On not paying writers (again)

by Veronica on March 18, 2014

in Sending You Elsewhere, Soapbox

Around the time Evelyn was born, I began turning down PR requests left right and centre. I’m sure I burned a lot of bridges, and all I did was politely ask to be paid for my time.

Amazing how the PR requests dropped off after that.

But they didn’t stop entirely, and each time I politely ask to be paid, I am politely told in return “We don’t have a budget” or “We don’t pay for comment.”

People, you’re paying me for my time. For the time I take out of my life to write about your product. For the time I spend ignoring other things in order to focus on YOU and your product.

Now, let’s be clear – I’m not talking about the work I did for The Shake, which was unpaid, and enjoyable. This is because I KNOW The Shake didn’t have a budget to pay me. There was no one person sitting at the top of the pile making money from our work and refusing to pay.

But other publications, other companies, they’re different.

When a large multi-national company tries to tell you they don’t have a budget to pay you, you’re left laughing maniacally in the corner. Because REALLY? REALLY?

Bullshit.

There’s money somewhere, but it sure as hell isn’t being spent on the bloggers doing actual work for you. Which is crap, frankly.

In any case, I wrote about this for Money Circle this week, and it is something which makes me a bit ranty. You wouldn’t refuse to pay your plumber, or your electrician, so why refuse to pay your writers?

money circle logo

traceyb65 March 18, 2014 at 11:07 am

I’m hearing you! my pet hate is the design competitions that are all fine print and We will own your designs whether you win or not … or the small biz setups who think $1000 is too much for a corporate ID that will last them 10 years or more (think how much you spend on your mobile phone contracts every year, dudes). anything creative seems to attract the same group of clowns who think that, because we don’t pull out a shovel or hammer, it really doesn’t cost us anything … THREE CHEERS to you for refusing to play that game. xt

debbie ann March 18, 2014 at 3:56 pm

but also I have stopped reading blogs that are all about people eating out for free or promoting any products – I don’t read blogs in order to be reading PR. I like to read about your life, not some product. I think it is sad how many blogs have turned into publicity mills. I like blogs as journals, so yes, please, don’t write for them for free!
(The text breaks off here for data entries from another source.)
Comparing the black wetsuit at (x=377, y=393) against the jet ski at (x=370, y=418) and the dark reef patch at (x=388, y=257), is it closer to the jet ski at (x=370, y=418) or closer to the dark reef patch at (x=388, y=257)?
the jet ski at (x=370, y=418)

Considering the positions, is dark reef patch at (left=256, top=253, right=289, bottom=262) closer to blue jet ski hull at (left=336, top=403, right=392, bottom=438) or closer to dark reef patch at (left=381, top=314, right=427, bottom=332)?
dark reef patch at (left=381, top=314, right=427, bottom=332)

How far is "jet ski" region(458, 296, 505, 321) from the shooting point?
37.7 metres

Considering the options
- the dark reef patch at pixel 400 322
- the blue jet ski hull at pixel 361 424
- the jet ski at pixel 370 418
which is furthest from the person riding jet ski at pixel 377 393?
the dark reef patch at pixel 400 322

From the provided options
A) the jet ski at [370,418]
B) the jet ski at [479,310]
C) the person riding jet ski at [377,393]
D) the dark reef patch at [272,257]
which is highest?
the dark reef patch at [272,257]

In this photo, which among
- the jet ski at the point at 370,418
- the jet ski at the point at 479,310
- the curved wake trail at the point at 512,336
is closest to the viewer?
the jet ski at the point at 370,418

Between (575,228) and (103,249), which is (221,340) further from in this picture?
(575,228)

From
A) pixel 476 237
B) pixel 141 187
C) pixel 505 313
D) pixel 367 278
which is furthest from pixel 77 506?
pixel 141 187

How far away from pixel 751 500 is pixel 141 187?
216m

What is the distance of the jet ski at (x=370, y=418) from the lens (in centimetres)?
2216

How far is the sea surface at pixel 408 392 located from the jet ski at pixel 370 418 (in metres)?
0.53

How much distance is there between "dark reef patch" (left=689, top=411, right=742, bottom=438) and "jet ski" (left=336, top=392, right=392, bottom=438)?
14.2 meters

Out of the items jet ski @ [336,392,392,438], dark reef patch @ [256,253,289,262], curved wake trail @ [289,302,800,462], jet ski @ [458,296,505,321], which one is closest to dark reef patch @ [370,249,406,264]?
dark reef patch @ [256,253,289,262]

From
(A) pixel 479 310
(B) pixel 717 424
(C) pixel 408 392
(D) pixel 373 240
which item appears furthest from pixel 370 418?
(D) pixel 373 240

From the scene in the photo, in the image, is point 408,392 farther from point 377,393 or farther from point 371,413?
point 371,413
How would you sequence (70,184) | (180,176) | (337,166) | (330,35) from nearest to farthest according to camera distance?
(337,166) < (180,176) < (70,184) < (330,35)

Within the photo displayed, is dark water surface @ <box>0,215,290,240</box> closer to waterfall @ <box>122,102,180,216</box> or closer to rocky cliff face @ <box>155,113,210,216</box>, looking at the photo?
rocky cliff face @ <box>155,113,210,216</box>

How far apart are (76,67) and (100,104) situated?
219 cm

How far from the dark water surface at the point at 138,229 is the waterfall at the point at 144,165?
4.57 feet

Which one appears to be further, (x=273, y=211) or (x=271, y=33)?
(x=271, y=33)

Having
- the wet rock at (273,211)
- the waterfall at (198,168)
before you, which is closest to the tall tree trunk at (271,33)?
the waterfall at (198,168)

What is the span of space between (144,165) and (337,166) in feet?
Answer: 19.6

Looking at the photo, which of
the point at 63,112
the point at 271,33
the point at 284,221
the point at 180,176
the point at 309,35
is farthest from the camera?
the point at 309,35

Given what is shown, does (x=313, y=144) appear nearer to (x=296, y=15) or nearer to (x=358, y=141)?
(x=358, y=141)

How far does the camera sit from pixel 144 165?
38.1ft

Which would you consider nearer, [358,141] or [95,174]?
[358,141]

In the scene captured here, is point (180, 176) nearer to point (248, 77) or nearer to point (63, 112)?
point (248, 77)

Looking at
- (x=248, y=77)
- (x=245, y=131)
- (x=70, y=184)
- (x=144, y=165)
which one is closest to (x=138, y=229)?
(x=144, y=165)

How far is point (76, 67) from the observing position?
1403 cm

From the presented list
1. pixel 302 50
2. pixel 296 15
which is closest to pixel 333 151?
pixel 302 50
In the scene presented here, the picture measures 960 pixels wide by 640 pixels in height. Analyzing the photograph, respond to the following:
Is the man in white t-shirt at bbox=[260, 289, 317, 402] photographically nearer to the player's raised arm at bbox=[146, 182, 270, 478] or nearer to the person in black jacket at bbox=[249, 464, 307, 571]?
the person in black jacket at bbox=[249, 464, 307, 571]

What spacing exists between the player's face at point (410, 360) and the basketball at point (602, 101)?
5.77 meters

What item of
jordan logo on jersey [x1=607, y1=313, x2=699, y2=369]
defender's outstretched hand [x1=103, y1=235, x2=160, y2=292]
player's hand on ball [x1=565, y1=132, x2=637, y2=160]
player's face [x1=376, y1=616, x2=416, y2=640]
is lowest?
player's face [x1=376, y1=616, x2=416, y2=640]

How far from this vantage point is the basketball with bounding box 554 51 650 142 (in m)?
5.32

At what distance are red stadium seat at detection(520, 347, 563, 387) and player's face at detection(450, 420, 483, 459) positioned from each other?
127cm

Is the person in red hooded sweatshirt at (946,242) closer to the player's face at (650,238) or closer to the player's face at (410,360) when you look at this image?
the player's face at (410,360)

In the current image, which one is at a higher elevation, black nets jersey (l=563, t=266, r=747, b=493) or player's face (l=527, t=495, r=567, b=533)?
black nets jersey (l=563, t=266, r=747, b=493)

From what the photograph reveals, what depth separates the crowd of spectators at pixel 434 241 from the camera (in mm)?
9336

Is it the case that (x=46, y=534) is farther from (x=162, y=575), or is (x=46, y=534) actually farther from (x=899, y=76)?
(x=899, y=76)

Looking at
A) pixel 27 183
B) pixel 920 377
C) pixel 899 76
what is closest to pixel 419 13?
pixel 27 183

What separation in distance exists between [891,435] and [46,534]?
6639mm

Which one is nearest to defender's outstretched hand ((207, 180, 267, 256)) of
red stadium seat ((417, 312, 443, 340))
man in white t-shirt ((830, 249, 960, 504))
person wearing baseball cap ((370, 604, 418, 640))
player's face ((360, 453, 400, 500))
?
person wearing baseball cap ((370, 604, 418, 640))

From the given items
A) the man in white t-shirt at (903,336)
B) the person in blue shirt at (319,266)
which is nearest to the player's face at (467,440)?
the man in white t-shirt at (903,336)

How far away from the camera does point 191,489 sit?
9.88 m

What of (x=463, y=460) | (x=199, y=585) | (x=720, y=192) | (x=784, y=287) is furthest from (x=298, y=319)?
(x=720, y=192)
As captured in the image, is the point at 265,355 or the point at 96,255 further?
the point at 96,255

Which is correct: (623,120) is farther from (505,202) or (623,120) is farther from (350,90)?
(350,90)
river March 19, 2014 at 4:48 pm

Similar to multi-national companies laying off workers at ground level because those up in the clouds need more profits shown on their books, or something.

Beth March 19, 2014 at 5:20 pm

I know just how you feel. I’m a graphic artist and I get soooo many requests to do small jobs for nothing, or well below my going rate. I think people assume that anyone can get the software, therefore anyone can use it! I have some friends that are photographers, and they get the same thing. I’m sure it’s the same sort of logic applied to writing – anyone can use a pen, or Word….. but that certainly doesn’t make them able to put together a cohesive piece of text for a specific purpose. Stick to your guns, I say!